## Goal of the exercise
Rewrite the records below with every occurrence of "camera distance" changed to "distance from the camera", leaving all other text unchanged.

## Entries
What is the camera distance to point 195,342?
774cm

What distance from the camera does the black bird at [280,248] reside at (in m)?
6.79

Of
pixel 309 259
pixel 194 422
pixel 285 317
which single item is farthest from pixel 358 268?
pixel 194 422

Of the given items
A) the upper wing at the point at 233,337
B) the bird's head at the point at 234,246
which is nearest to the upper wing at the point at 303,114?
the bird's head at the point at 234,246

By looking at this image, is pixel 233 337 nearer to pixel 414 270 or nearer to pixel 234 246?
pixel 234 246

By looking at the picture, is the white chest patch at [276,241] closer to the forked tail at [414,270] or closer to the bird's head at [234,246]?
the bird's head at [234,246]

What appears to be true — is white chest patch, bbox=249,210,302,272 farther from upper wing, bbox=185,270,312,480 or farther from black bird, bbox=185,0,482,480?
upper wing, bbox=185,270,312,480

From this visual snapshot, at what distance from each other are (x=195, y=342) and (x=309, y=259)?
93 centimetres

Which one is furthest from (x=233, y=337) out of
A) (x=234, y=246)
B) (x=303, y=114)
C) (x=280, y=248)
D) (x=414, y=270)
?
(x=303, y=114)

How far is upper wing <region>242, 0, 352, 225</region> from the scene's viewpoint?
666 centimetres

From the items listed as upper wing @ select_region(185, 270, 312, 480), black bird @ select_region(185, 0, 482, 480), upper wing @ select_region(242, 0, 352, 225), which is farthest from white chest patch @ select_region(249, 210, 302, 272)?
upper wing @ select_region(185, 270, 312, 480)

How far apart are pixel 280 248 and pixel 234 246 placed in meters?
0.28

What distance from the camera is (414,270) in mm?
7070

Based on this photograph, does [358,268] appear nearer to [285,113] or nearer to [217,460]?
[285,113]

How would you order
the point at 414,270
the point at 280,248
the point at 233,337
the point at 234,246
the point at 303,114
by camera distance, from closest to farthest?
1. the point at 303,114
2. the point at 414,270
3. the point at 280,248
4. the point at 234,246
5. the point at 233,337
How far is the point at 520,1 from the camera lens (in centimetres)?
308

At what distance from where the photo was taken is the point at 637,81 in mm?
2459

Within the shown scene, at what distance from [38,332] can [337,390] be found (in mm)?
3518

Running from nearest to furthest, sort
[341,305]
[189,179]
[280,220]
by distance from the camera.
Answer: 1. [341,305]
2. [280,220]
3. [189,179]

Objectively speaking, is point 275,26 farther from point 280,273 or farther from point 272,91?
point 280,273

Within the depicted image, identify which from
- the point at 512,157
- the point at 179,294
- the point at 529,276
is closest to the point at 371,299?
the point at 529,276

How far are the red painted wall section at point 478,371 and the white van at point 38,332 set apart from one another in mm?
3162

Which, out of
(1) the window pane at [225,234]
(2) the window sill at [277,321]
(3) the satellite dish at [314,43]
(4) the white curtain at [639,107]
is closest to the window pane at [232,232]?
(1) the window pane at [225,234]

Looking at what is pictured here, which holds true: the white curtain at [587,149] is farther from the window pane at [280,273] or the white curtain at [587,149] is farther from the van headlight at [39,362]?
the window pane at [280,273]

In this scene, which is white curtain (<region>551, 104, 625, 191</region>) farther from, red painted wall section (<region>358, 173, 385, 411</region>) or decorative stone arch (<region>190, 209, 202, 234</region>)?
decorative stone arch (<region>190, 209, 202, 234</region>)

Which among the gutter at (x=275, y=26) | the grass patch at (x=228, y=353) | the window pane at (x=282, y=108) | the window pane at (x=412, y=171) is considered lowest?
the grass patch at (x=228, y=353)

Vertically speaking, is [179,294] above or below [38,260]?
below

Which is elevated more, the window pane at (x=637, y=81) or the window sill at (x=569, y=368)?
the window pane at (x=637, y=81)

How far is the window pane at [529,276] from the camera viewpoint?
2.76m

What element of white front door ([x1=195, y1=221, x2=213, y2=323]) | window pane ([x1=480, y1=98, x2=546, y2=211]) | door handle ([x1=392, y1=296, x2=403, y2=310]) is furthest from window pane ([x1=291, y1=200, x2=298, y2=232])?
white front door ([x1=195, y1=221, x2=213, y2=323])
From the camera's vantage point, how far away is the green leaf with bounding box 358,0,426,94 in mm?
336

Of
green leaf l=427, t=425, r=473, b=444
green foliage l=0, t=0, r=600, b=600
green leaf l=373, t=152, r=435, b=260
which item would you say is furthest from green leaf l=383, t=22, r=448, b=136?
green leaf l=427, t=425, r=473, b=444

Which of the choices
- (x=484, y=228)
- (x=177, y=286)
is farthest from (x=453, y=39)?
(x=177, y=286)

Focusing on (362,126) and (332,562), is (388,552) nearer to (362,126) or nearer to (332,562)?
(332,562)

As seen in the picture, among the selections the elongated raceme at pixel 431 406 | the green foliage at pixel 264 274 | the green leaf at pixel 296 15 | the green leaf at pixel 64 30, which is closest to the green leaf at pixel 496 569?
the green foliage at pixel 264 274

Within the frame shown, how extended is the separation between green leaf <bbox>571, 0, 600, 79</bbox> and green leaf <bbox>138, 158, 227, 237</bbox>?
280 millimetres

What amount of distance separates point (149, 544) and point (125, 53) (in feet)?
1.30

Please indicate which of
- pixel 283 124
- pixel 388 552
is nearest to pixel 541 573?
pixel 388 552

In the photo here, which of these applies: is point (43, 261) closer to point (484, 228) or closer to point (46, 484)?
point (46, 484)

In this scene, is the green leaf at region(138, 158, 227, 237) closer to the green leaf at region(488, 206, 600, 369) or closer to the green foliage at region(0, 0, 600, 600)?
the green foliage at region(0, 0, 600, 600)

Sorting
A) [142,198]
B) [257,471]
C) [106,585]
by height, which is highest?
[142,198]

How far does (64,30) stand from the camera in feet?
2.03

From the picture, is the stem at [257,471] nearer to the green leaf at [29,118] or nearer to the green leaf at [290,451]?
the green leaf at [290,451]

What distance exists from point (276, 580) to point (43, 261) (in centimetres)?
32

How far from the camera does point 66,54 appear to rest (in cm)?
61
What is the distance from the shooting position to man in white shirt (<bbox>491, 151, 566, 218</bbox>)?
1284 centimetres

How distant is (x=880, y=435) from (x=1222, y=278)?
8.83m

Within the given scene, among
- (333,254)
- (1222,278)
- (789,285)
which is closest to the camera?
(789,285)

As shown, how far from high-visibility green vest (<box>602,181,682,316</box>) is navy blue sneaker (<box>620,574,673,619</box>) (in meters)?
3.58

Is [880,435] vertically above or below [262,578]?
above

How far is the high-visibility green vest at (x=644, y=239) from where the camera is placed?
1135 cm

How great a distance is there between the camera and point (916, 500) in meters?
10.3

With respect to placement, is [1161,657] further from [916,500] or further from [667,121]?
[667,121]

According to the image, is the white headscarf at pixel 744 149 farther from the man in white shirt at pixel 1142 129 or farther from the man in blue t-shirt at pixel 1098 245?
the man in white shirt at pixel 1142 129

## Output below
What is the distance from the camera to point 195,342?
774cm

What distance from the camera does the black bird at [280,248] reside at (in m)?
6.79

Of
pixel 309 259
pixel 194 422
pixel 285 317
which single item is farthest from pixel 358 268?
pixel 194 422

Of the given items
A) the upper wing at the point at 233,337
B) the bird's head at the point at 234,246
which is nearest to the upper wing at the point at 303,114?
the bird's head at the point at 234,246

By looking at this image, is pixel 233 337 nearer to pixel 414 270 or nearer to pixel 234 246?
pixel 234 246

By looking at the picture, is the white chest patch at [276,241] closer to the forked tail at [414,270] or closer to the bird's head at [234,246]?
the bird's head at [234,246]

What appears to be true — is white chest patch, bbox=249,210,302,272 farther from upper wing, bbox=185,270,312,480 or farther from black bird, bbox=185,0,482,480?
upper wing, bbox=185,270,312,480

From this visual snapshot, at what distance from each other are (x=195, y=342) and (x=309, y=259)?
93 centimetres

Which one is furthest from (x=233, y=337) out of
A) (x=234, y=246)
B) (x=303, y=114)
C) (x=280, y=248)
D) (x=414, y=270)
?
(x=303, y=114)

How far is upper wing <region>242, 0, 352, 225</region> from the scene's viewpoint?
666 centimetres

From the items listed as upper wing @ select_region(185, 270, 312, 480), black bird @ select_region(185, 0, 482, 480), upper wing @ select_region(242, 0, 352, 225), which is farthest from white chest patch @ select_region(249, 210, 302, 272)?
upper wing @ select_region(185, 270, 312, 480)

How far apart are pixel 280 248 and pixel 234 246 placed in meters?
0.28

What distance from the camera is (414,270) in mm?
7070

Based on this photograph, does [358,268] appear nearer to [285,113] or nearer to [217,460]?
[285,113]

How would you order
the point at 414,270
the point at 280,248
the point at 233,337
the point at 234,246
the point at 303,114
by distance from the camera, from closest to farthest?
1. the point at 303,114
2. the point at 414,270
3. the point at 280,248
4. the point at 234,246
5. the point at 233,337
How far is the point at 520,1 from the camera lens (in centimetres)?
308

At what distance from where the photo was taken is the point at 637,81 in mm?
2459

Within the shown scene, at what distance from [38,332] can [337,390] be found (in mm)?
3518

Running from nearest to furthest, sort
[341,305]
[189,179]
[280,220]
by distance from the camera.
Answer: 1. [341,305]
2. [280,220]
3. [189,179]

Objectively speaking, is point 275,26 farther from point 280,273 or farther from point 272,91?
point 280,273

Within the depicted image, identify which from
- the point at 512,157
- the point at 179,294
- the point at 529,276
is closest to the point at 371,299?
the point at 529,276

How far are the red painted wall section at point 478,371 and the white van at point 38,332 set apart from one another in mm?
3162

Which, out of
(1) the window pane at [225,234]
(2) the window sill at [277,321]
(3) the satellite dish at [314,43]
(4) the white curtain at [639,107]
is closest to the window pane at [232,232]?
(1) the window pane at [225,234]

Looking at what is pictured here, which holds true: the white curtain at [587,149] is farther from the window pane at [280,273] or the white curtain at [587,149] is farther from the van headlight at [39,362]?
the window pane at [280,273]

In this scene, which is white curtain (<region>551, 104, 625, 191</region>) farther from, red painted wall section (<region>358, 173, 385, 411</region>) or decorative stone arch (<region>190, 209, 202, 234</region>)?
decorative stone arch (<region>190, 209, 202, 234</region>)

Which among the gutter at (x=275, y=26) | the grass patch at (x=228, y=353) | the window pane at (x=282, y=108) | the window pane at (x=412, y=171) is considered lowest?
the grass patch at (x=228, y=353)

Vertically speaking, is [179,294] above or below [38,260]?
below

Which is elevated more, the window pane at (x=637, y=81) or the window sill at (x=569, y=368)?
the window pane at (x=637, y=81)

How far is the window pane at [529,276] from the camera viewpoint?
2.76m

What element of white front door ([x1=195, y1=221, x2=213, y2=323]) | window pane ([x1=480, y1=98, x2=546, y2=211]) | door handle ([x1=392, y1=296, x2=403, y2=310]) is furthest from window pane ([x1=291, y1=200, x2=298, y2=232])?
white front door ([x1=195, y1=221, x2=213, y2=323])
From the camera's vantage point, how far away is the green leaf with bounding box 358,0,426,94 in mm?
336

Of
green leaf l=427, t=425, r=473, b=444
green foliage l=0, t=0, r=600, b=600
green leaf l=373, t=152, r=435, b=260
which item would you say is furthest from green leaf l=383, t=22, r=448, b=136?
green leaf l=427, t=425, r=473, b=444

Which of the choices
- (x=484, y=228)
- (x=177, y=286)
is farthest from (x=453, y=39)?
(x=177, y=286)

Focusing on (362,126) and (332,562), is (388,552) nearer to (362,126) or nearer to (332,562)?
(332,562)

As seen in the picture, among the selections the elongated raceme at pixel 431 406 | the green foliage at pixel 264 274 | the green leaf at pixel 296 15 | the green leaf at pixel 64 30, which is closest to the green leaf at pixel 496 569?
the green foliage at pixel 264 274

Within the frame shown, how extended is the separation between green leaf <bbox>571, 0, 600, 79</bbox> and green leaf <bbox>138, 158, 227, 237</bbox>?
280 millimetres

What amount of distance separates point (149, 544) and point (125, 53) (in feet)?
1.30

Please indicate which of
- pixel 283 124
- pixel 388 552
is nearest to pixel 541 573?
pixel 388 552

In the photo here, which of these applies: is point (43, 261) closer to point (484, 228) or closer to point (46, 484)?
point (46, 484)

In this scene, is the green leaf at region(138, 158, 227, 237) closer to the green leaf at region(488, 206, 600, 369) or closer to the green foliage at region(0, 0, 600, 600)?
the green foliage at region(0, 0, 600, 600)

Sorting
A) [142,198]
B) [257,471]
C) [106,585]
by height, which is highest?
[142,198]

How far does (64,30) stand from the camera in feet?
2.03

From the picture, is the stem at [257,471] nearer to the green leaf at [29,118] or nearer to the green leaf at [290,451]?
the green leaf at [290,451]

What distance exists from point (276, 580) to point (43, 261) (in centimetres)?
32

How far from the camera does point 66,54 appear to rest (in cm)?
61
What is the distance from the shooting position to man in white shirt (<bbox>491, 151, 566, 218</bbox>)?
1284 centimetres

How distant is (x=880, y=435) from (x=1222, y=278)?
8.83m

Within the given scene, among
- (333,254)
- (1222,278)
- (789,285)
which is closest to the camera?
(789,285)

As shown, how far from high-visibility green vest (<box>602,181,682,316</box>) is navy blue sneaker (<box>620,574,673,619</box>) (in meters)?
3.58

Is [880,435] vertically above or below [262,578]?
above

How far is the high-visibility green vest at (x=644, y=239) from where the camera is placed?
1135 cm

How great a distance is there between the camera and point (916, 500) in meters?
10.3

With respect to placement, is [1161,657] further from [916,500] or further from [667,121]?
[667,121]

According to the image, is the white headscarf at pixel 744 149 farther from the man in white shirt at pixel 1142 129 or farther from the man in blue t-shirt at pixel 1098 245?
the man in white shirt at pixel 1142 129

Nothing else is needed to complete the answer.